State of the Art and Outlook: The recent pandemic inspired a lot of research activity in indoor air-sampling surveillance for the presence of pathogens. Almost all of them involved RNA extraction from the virus [29]. In one study air samples were collected together with swab samples every eight hours [30]. It was found that air sampling is a more reliable tool for detecting the pathogens than the swabbing of surfaces. A UK-based company (Kromek) has presented a medium refrigerator-sized device using a flow rate of 400 lpm and condensing any biological materials in air into a single droplet of water, then employing next-generation sequencing processes to read and compare the genome of viruses against a database of existing pathogens stored within the system [31]. The entire identification process is expected to take place at the point of collection, and it takes around 30 min. Of course, this is a costly and timely solution, and it is not clear what the detection threshold is for this technology that is currently under development—their biosequencer platform is currently at Technology Readiness Level (TRL) 6 [32]. There are other biosensors being developed, such as aptamer-functionalized transistors, which can measure trace-level liquid samples (0.3 μL) and even gaseous-media samples at an ultra-low concentration (0.1 fg/mL) [33]. These employ ion-gated transistors with multi-channel analysis can respond to multiple targets simultaneously within as little as 10 min. These still require a significant amount of virus particles to be present and their response is quite long. Finally, Smiths Detection has launched a Bioflash Biological Identifier [34] based on the cellular analysis and notification of antigen risks and yields (CANARY) technology using genetically engineered immune cells that bind to a specific pathogen. There is not sufficient public information regarding the performance of this device.
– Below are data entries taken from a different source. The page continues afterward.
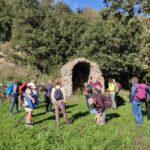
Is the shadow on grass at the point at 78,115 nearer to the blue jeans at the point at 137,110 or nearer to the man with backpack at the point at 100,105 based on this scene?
the man with backpack at the point at 100,105

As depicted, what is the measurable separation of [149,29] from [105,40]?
463 inches

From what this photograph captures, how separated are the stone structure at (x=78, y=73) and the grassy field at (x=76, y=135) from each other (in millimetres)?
10321

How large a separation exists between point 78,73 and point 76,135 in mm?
19990

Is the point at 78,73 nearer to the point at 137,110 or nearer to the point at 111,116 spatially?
the point at 111,116

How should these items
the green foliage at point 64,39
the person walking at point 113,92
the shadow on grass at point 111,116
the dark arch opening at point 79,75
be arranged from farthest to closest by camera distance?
the green foliage at point 64,39 < the dark arch opening at point 79,75 < the person walking at point 113,92 < the shadow on grass at point 111,116

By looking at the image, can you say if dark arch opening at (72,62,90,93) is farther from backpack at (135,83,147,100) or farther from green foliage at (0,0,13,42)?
backpack at (135,83,147,100)

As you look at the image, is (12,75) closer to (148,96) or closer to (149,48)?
(149,48)

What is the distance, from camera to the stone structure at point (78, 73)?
99.9ft

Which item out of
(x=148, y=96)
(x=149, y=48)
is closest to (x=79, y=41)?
(x=149, y=48)

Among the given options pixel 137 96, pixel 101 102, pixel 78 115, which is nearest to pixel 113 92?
pixel 78 115

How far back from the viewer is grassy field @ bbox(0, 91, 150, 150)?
1330 centimetres

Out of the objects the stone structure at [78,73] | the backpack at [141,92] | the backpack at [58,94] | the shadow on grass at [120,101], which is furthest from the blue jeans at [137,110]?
the stone structure at [78,73]

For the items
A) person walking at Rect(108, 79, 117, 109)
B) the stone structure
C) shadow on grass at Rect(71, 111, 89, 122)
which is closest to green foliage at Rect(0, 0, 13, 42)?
the stone structure

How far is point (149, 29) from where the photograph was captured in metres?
24.7
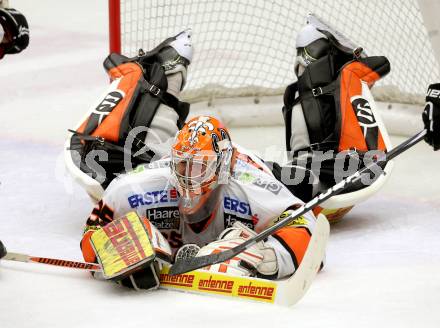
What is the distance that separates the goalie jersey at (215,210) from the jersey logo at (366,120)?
2.57 ft

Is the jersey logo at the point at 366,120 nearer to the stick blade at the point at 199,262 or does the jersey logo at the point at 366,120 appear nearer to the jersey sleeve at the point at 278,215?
the jersey sleeve at the point at 278,215

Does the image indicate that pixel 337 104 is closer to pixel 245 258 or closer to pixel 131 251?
pixel 245 258

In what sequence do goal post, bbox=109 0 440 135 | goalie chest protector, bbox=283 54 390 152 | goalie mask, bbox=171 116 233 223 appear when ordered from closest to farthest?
goalie mask, bbox=171 116 233 223 < goalie chest protector, bbox=283 54 390 152 < goal post, bbox=109 0 440 135

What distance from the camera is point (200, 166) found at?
12.4 ft

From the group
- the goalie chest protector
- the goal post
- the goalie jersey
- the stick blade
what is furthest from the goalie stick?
the goal post

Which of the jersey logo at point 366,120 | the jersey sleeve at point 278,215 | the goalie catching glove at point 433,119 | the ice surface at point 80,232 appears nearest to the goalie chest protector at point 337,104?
the jersey logo at point 366,120

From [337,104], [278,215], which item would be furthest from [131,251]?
[337,104]

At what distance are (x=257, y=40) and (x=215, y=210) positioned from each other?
8.78ft

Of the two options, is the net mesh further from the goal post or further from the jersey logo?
the jersey logo

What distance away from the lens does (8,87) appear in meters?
6.70

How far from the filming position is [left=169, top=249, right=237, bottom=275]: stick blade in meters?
3.64

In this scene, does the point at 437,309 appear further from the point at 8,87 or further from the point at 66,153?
the point at 8,87

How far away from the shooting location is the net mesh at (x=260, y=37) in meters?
5.77

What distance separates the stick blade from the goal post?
202cm
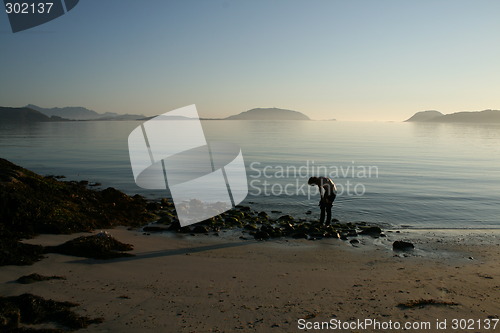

Live-Cell Sensor Microdevices can become a gamechanger as they will identify when and where a clear danger from a viable virus exists, as opposed to the risk of spreading panic over the presence of dead virus segments, as can be the case when using solely nucleic acid-based technologies. These novel sensors will respond rapidly, thus enabling constant environmental monitoring. They will adapt engineering concepts to natural responses to infection, thus becoming novel biosensors and health diagnostics. This is a novel merging of biology and engineering, where we will use nature’s immune response to pathogens to inform us of the presence of the latter in the environment. Cells will be treated as (biological) engineering materials processed by manufacturing techniques in assemblies/arrays, living organisms producing immune responses to viral or microbial invasions which will be captured and transduced using new modalities for easy and early warnings. The anticipated impact of such a sensor technology is expected to be totally transformative, so it may lead to new hybrid materials and environmental sentinel species, as well as advancing engineering practices for the creation of a workforce ready to apply the new knowledge to construct innovative products.